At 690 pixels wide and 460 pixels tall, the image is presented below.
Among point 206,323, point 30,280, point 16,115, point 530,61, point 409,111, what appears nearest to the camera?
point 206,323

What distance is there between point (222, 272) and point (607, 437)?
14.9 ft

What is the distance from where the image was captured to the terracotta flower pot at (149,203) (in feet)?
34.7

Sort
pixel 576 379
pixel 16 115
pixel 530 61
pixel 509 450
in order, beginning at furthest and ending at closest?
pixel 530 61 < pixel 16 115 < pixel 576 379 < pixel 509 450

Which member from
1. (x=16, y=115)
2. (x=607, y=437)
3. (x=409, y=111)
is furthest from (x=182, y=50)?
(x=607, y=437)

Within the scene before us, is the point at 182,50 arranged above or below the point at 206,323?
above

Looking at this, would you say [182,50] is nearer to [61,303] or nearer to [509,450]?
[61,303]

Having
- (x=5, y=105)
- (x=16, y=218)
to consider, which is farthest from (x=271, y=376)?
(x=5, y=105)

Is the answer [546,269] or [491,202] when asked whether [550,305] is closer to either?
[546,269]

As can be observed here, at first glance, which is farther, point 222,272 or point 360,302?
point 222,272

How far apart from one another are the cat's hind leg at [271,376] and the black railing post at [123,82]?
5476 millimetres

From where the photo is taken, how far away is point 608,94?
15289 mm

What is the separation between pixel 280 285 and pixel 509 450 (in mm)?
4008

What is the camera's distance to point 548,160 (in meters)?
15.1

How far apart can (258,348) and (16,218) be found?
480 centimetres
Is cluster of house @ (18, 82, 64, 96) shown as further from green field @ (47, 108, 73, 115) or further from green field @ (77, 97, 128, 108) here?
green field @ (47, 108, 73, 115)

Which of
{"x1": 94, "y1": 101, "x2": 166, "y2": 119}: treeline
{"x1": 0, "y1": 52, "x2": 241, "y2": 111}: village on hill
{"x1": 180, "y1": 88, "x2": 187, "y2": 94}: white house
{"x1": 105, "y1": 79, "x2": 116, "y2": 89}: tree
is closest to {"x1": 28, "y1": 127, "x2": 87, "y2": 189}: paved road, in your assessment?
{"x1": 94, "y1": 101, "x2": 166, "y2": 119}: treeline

...

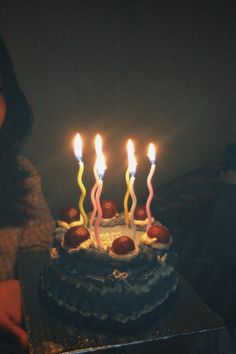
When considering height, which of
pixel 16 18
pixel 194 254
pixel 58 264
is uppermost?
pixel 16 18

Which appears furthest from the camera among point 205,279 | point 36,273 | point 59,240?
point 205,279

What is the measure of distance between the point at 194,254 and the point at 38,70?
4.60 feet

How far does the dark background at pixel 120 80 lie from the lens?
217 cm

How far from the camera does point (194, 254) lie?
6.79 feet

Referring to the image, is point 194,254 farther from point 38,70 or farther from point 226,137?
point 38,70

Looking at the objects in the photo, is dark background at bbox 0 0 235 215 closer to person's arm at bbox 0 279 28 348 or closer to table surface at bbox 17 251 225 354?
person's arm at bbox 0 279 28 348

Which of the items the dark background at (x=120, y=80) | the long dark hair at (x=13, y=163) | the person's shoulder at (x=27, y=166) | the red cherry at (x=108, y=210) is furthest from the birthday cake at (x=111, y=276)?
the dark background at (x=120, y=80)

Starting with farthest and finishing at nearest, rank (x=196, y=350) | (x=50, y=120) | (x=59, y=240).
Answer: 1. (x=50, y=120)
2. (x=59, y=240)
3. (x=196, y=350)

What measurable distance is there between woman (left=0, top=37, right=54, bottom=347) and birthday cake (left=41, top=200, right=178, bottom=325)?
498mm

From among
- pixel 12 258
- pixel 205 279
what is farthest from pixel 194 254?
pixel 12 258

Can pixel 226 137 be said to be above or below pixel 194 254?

__Work required__. Copy out the stretch of lines from the one containing "Looking at this, would" through the one containing "480 centimetres", unchanged.

__Finished exercise__.
Looking at this, would you say [182,50] is nearer to [61,303] or nearer to [509,450]?
[61,303]

Having
- (x=5, y=105)
- (x=16, y=218)
to consider, which is farthest from (x=271, y=376)?
(x=5, y=105)

Is the answer [546,269] or [491,202] when asked whether [550,305] is closer to either?
[546,269]

As can be observed here, at first glance, which is farther, point 222,272 or point 360,302?
point 222,272

How far apart from one another are the cat's hind leg at [271,376] and the black railing post at [123,82]?
5476 millimetres

From where the photo is taken, how far away is point 608,94?
15289 mm

What is the separation between pixel 280 285 and pixel 509 450 (in mm)?
4008

What is the camera's distance to point 548,160 (in meters)?
15.1

How far apart can (258,348) and (16,218) be found?
480 centimetres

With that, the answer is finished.